騒がれていた頃、「果たしてメイド喫茶とはいかなるものか」という好奇心で

ゴールデンウィークに友人と行ってみたことがある。値段も安いとのことだったので。


いくら連休中とはいえ、あれだけ店があるならどこかしら、すぐ入店できるだろうと

思っていたが、考えが甘かった。


いろんな店をまわってみたが、どの店も、オレらと同じようにメイド自体に興味ないけど

せっかくの休日だから試しに来てみたという老若男女問わない興味本位の大行列……。

いかにも常連だと思える絵に書いたようなアキバ系の人ももちろんいるが、ほとんどが

試しに来てみたといった雰囲気の今風の男性グループやカップル。

女性だけのグループもいた。


すいている店を探し、アチコチ回ったがどこも2時間以上待ちの大盛況で、結局、

1時間半待ちで比較的早く入れそうな地下の店に決めて、列に並んだ。


入ったらコーヒーだけ頼んで飲む。なんか知らんが入店客全員を巻き込んで、

メイドさんとじゃんけんして勝ち残った客がメイドさんと2人でゲーム出来るという企画が始まり、

ふだんは全く運がないのに、こういう時に限って神がかり的な奇跡が生まれ

たしか50人位いた客の中で、オレだけ負けなしで、ステージのメイドさんとの

じゃんけんに10連勝以上(マジなんだよ、これ)してしまい、勝ち残ってしまった記憶がある。

一緒に行った友人は「……すげぇ……」と言っていた。

メイド喫茶のことをよく知らんのに、たまたまツキが回ってきて、大勢のアキバ君たちの

羨望を集めながら、オレはメイドさんと2人でワニに噛まれるゲームをすることになって

しまった。(こんなこと言ったら希望してた人に失礼だが全然望んでない)

ただ、ゆっくり雰囲気を観てみたかっただけなのに、アレは辛かった(ーー;)


くそう、あんなとこ(失礼)で一生分の運を使いはたしてしまった気がしてならぬ。今でも。

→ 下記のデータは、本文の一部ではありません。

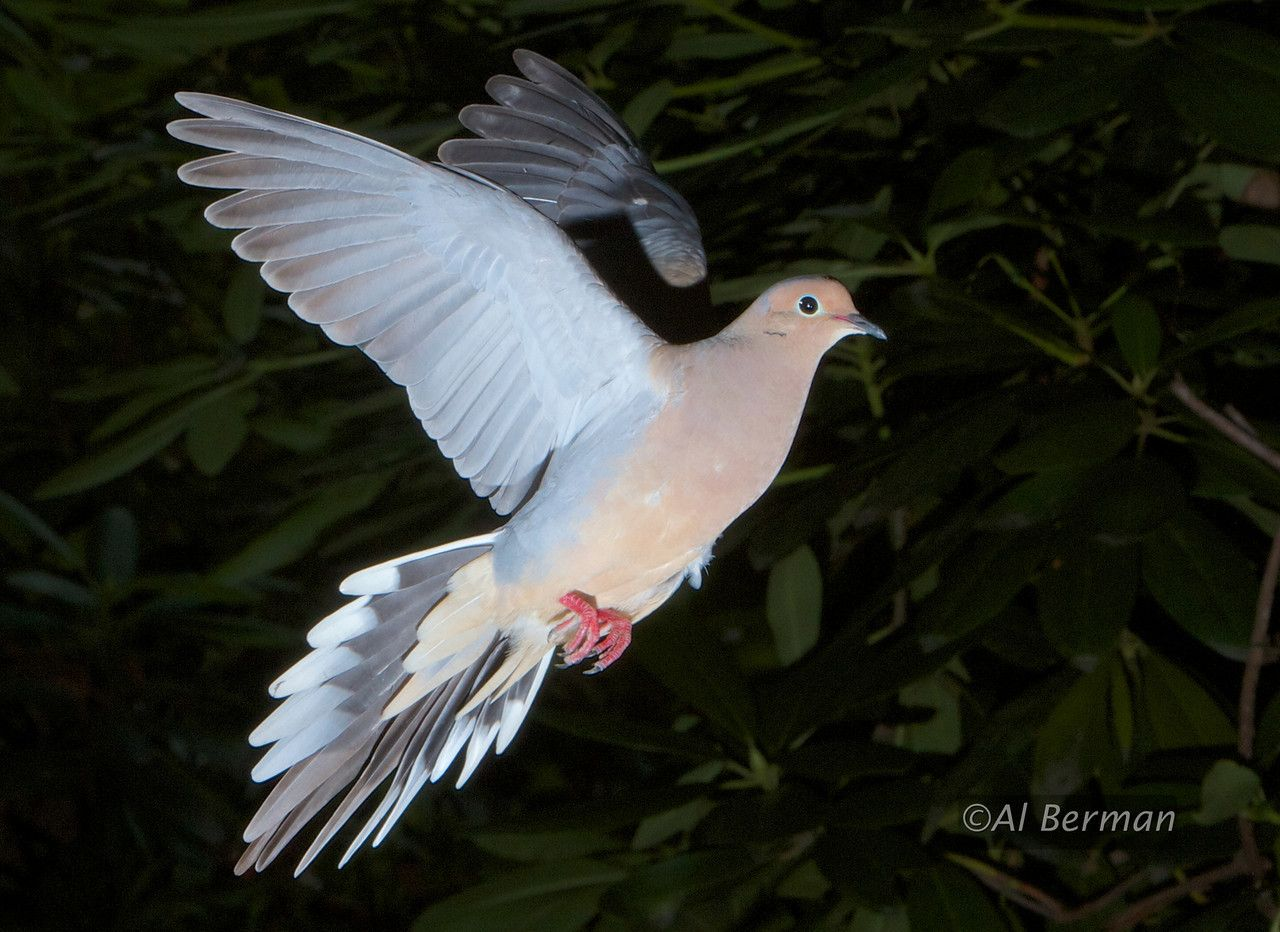 Mourning dove in flight trishas troops commission pinterest mourning dove in flight buycottarizona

まあ、お遍路さんじゃあないが、これもある意味、オレにとっては地獄をみたという事でまさに

「メイドめぐり」だった。


かたちにこだわらなければ生きていても、いろんな「冥土めぐり」「地獄めぐり」が出来る。


観光で楽しく地獄を見たけりゃ、別府の地獄めぐりにいけばいい。

リアルな地獄を見たけりゃ、そのまま現世を生きてればいい←また、こんなこと言ってる。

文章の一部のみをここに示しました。